- Instruction
Copy out the records verbatim, starting at the line containing "How far is the" and ending at the last line of the records, both included.

- Material provided

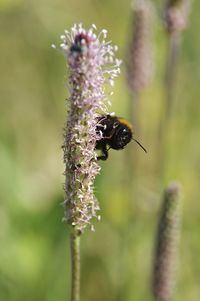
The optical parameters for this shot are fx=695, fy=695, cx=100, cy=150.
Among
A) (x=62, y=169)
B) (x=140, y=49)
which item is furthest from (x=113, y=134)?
(x=62, y=169)

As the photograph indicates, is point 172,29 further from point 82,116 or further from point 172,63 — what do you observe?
point 82,116

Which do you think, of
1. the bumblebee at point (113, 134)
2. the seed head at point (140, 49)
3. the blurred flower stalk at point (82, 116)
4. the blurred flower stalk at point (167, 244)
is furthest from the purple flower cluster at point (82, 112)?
the seed head at point (140, 49)

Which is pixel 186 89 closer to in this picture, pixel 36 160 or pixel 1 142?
pixel 36 160

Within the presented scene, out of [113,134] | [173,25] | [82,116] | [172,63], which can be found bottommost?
[82,116]

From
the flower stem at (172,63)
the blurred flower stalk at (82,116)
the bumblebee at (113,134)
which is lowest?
the blurred flower stalk at (82,116)

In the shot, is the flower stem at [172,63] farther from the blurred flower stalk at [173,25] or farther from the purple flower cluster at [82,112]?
the purple flower cluster at [82,112]

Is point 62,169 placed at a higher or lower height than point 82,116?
higher
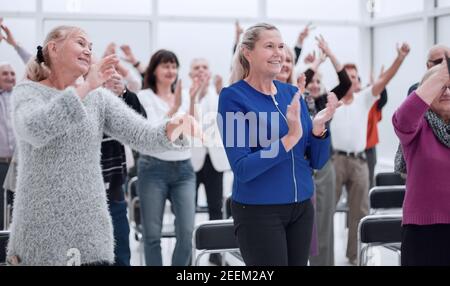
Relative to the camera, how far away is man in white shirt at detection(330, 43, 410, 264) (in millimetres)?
4883

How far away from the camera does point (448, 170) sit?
221 centimetres

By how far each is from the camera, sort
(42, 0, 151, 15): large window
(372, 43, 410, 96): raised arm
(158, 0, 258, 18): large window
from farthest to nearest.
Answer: (158, 0, 258, 18): large window, (42, 0, 151, 15): large window, (372, 43, 410, 96): raised arm

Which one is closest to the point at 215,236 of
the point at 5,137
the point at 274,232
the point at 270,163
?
the point at 274,232

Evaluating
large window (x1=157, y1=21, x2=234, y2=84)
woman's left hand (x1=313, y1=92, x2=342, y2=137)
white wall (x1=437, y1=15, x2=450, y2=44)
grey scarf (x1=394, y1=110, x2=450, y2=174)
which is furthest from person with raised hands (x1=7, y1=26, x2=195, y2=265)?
large window (x1=157, y1=21, x2=234, y2=84)

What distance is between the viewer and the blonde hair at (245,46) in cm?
236

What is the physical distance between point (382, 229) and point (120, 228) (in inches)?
52.0

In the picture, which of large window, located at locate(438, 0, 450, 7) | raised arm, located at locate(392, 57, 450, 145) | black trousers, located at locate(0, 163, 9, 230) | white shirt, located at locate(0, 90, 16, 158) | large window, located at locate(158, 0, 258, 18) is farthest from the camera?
large window, located at locate(158, 0, 258, 18)

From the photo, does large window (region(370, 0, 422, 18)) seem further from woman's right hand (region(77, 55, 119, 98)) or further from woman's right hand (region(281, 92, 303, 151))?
woman's right hand (region(77, 55, 119, 98))

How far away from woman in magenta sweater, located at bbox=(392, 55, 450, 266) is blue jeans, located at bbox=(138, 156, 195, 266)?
184 cm

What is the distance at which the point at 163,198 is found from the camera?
391 cm

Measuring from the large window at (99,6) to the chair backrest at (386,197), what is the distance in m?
4.14

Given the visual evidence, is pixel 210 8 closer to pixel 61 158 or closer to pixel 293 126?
pixel 293 126
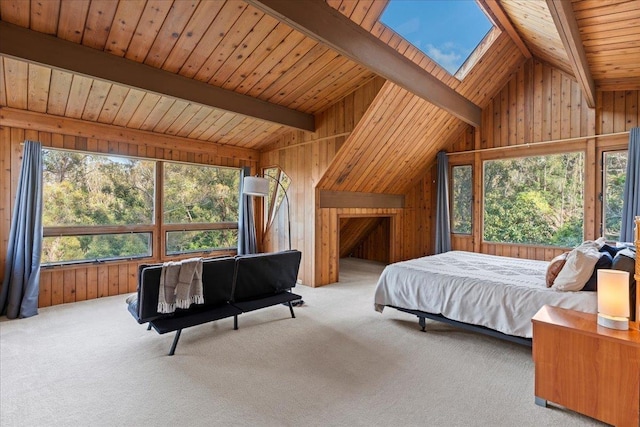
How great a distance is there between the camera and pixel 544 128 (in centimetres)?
505

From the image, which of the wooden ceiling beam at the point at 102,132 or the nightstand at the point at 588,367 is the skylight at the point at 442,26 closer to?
the nightstand at the point at 588,367

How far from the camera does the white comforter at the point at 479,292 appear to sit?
2.63m

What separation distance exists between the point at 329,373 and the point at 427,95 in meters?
3.39

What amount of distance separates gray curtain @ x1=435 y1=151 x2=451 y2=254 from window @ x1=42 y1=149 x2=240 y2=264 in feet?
13.3

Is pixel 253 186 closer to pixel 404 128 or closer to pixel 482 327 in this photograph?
pixel 404 128

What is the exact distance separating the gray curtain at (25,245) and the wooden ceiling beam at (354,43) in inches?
148

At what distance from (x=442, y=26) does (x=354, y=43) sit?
152 cm

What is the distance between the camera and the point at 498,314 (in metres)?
2.78

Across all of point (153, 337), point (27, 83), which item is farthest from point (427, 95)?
point (27, 83)

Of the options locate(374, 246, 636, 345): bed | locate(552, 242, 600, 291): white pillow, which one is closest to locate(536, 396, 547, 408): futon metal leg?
locate(374, 246, 636, 345): bed

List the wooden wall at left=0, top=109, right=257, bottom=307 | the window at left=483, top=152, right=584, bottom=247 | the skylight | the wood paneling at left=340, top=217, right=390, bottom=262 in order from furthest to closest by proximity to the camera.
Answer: the wood paneling at left=340, top=217, right=390, bottom=262, the window at left=483, top=152, right=584, bottom=247, the wooden wall at left=0, top=109, right=257, bottom=307, the skylight

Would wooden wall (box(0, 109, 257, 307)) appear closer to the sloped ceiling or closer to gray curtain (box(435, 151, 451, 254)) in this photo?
the sloped ceiling

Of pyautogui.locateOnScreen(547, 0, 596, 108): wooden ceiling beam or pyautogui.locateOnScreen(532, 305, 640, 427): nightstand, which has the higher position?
pyautogui.locateOnScreen(547, 0, 596, 108): wooden ceiling beam

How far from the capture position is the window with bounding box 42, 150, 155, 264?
13.9 feet
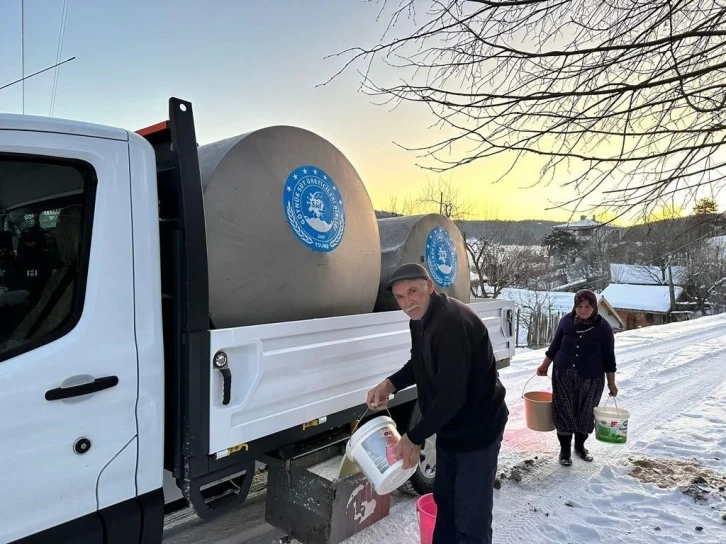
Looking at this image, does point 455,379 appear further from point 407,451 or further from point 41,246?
point 41,246

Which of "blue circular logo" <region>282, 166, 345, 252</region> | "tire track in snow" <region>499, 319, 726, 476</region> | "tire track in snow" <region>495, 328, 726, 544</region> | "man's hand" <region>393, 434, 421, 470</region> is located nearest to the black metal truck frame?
"blue circular logo" <region>282, 166, 345, 252</region>

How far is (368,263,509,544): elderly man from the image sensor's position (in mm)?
2291

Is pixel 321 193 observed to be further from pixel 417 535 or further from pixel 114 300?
pixel 417 535

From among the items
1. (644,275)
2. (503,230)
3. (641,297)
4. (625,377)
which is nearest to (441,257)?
(625,377)

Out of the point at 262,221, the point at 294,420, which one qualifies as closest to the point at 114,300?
the point at 262,221

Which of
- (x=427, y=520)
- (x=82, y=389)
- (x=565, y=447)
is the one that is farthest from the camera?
(x=565, y=447)

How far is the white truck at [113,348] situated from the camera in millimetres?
1689

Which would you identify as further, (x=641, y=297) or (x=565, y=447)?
(x=641, y=297)

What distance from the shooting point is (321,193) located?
281 centimetres

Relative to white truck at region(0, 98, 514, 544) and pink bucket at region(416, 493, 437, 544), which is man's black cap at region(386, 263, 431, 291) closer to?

- Correct output
How far is the white truck at [113,348] situated from the camera in millimetres?
1689

Which would you identify as further, (x=641, y=297) or (x=565, y=447)?
(x=641, y=297)

What distance from the shooting point is (321,193) located?
281 centimetres

Relative to white truck at region(0, 98, 514, 544) and pink bucket at region(416, 493, 437, 544), which is man's black cap at region(386, 263, 431, 291) closer to?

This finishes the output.